* Document segment
>> START
Fix a really nasty SROA bug with how we handled out-of-bounds memcpy

intrinsics. Reported on the list by Evan with a couple of attempts to fix, but it took a while to dig down to the root cause. There are two overlapping bugs here, both centering around the circumstance of discovering a memcpy operand which is known to be completely outside the bounds of the alloca. First, we need to kill the *other* side of the memcpy if it was added to this alloca. Otherwise we'll factor it into our slicing and try to rewrite it even though we know for a fact that it is dead. This is made more tricky because we can visit the sides in either order. So we have to both kill the other side and skip instructions marked as dead. The latter really should be goodness in every case, but here is a matter of correctness. Second, we need to actually remove the *uses* of the alloca by the memcpy when queuing it for later deletion. Otherwise it may still be using the alloca when we go to promote it (if the rewrite re-uses the existing alloca instruction). Do this by factoring out the use-clobbering used when for nixing a Phi argument and re-using it across the operands of a to-be-deleted instruction. git-svn-id: https://llvm.org/svn/llvm-project/llvm/trunk@199590 91177308-0d34-0410-b5e6-96231b3b80d8
2025-04-06 09:44:39 +00:00 · 2014-01-19 12:16:54 +00:00 · 2014-01-19 12:16:54 +00:00 · e1a5243053
commit e1a5243053
parent d0fb7e49cc
2 changed files with 64 additions and 12 deletions
--- a/lib/Transforms/Scalar/SROA.cpp
+++ b/lib/Transforms/Scalar/SROA.cpp
@ -461,14 +461,30 @@ private:

  void visitMemTransferInst(MemTransferInst &II) {
    ConstantInt *Length = dyn_cast<ConstantInt>(II.getLength());
-    if ((Length && Length->getValue() == 0) ||
-        (IsOffsetKnown && !Offset.isNegative() && Offset.uge(AllocSize)))
+    if (Length && Length->getValue() == 0)
      // Zero-length mem transfer intrinsics can be ignored entirely.
      return markAsDead(II);

+    // Because we can visit these intrinsics twice, also check to see if the
+    // first time marked this instruction as dead. If so, skip it.
+    if (VisitedDeadInsts.count(&II))
+      return;
+
    if (!IsOffsetKnown)
      return PI.setAborted(&II);

+    // This side of the transfer is completely out-of-bounds, and so we can
+    // nuke the entire transfer. However, we also need to nuke the other side
+    // if already added to our partitions.
+    // FIXME: Yet another place we really should bypass this when
+    // instrumenting for ASan.
+    if (!Offset.isNegative() && Offset.uge(AllocSize)) {
+      SmallDenseMap<Instruction *, unsigned>::iterator MTPI = MemTransferSliceMap.find(&II);
+      if (MTPI != MemTransferSliceMap.end())
>> END
In the SROA commit text, who reported the bug on the list?

* Source data
>> START
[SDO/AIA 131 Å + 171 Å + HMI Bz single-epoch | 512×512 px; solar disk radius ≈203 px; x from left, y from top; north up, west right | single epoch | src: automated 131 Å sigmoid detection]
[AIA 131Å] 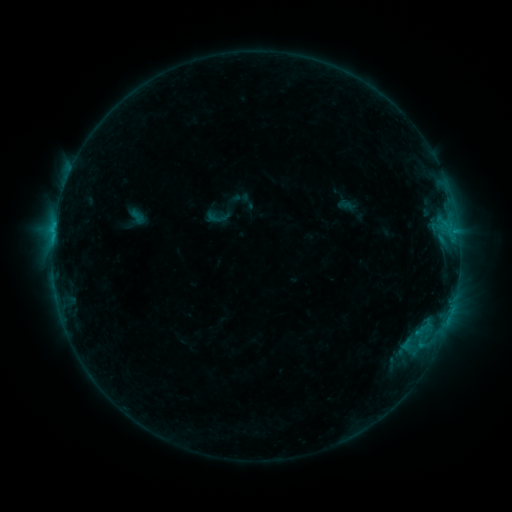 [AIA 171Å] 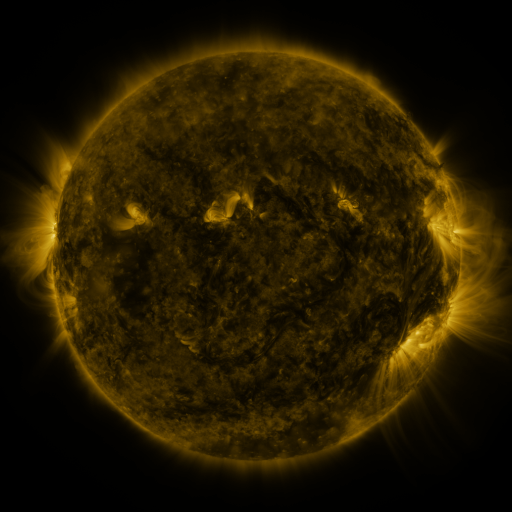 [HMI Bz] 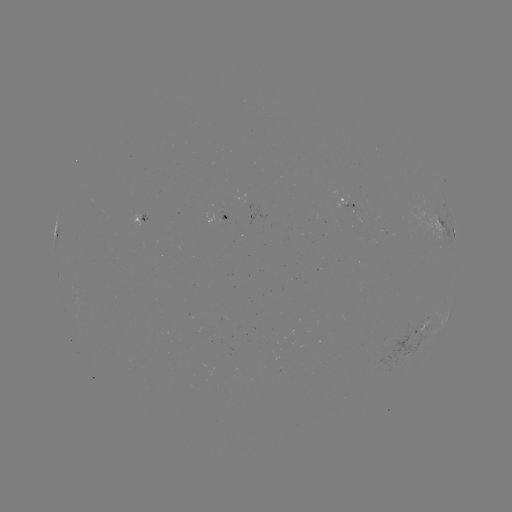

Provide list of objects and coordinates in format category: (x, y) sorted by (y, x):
>> END
* Answer to the problem
Evan